Definition: Any device that produces voltage output continuously is known as a voltage source.
There are two types of voltage sources,
- Direct voltage source
- Alternating voltage source
Direct voltage source
As the name implies, a direct voltage source continuously produces direct voltage output. Typical examples are batteries and DC generators.
An important characteristic of a direct voltage source is that it maintains the same polarity of the output voltage i.e. positive and negative terminals remain the same.
When load resistance RL, is connected across such a source, current flows from positive terminal to negative terminal via the load. This current is the conventional current however the flow of electrons are in the opposite direction.
This is called direct current because it has just one direction. The current has one direction as the source maintains the same polarity of output voltage. The opposition to load current inside the DC source is known as internal resistance Ri.
The equivalent circuit of a DC source is the generated emf Eg, in series with internal resistance Ri , of the source as shown in the figure.
Load Current I = Eg / ( RL + Ri )
Terminal Voltage V = Eg – I Ri or I RL
Alternating Voltage Source
A device which produces alternating voltage output continuously is known as alternating voltage source. Example of ac voltage source is an Alternator.
An important characteristic of alternating voltage source is that it periodically reverses the polarity of the output voltage. When load impedance ZL is connected across such a source, current flows through the circuit that periodically reverses in direction. This is called alternating current.
The opposition to load current inside the AC source called its internal impedance Zi . The equivalent circuit of an AC source is the generated e.m.f.
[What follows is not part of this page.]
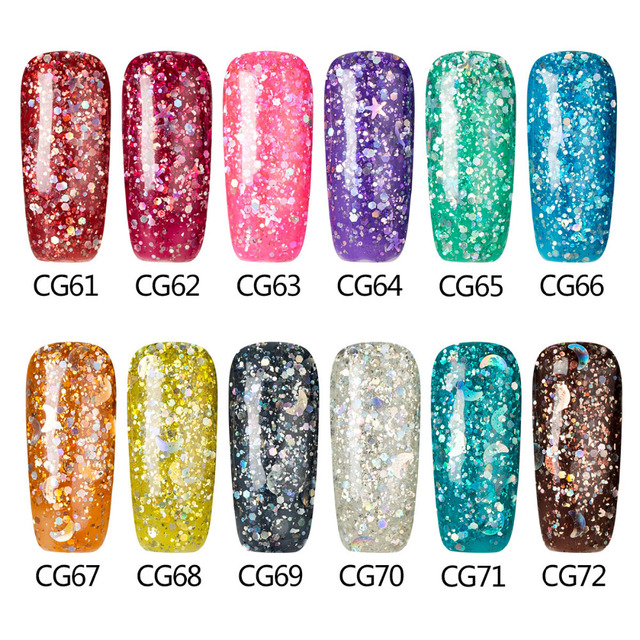 Azure 12ml UV Nail Gel Polish Long Lasting UV LED Nail Polish Lacquer Need UV Gel Base And Top Coat Choose 1 Bottle Gelpolish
Eg (rms) in series with internal impedance Zi of the source as shown in the figure above.
The equivalent circuit of an AC source can be drawn as below.
From the images, it is clear that,
Load Current I (rms) = Eg / ( ZL + Zi )
Terminal Voltage V = (Eg – I Zi ) or I ZL
(Vector difference since AC quantities are vector quantities)
Constant Voltage Source
The term constant voltage source refers to a voltage source whose internal impedance is very low in comparison to the load impedance.
In such a case, the output voltage nearly remains the same when load current changes.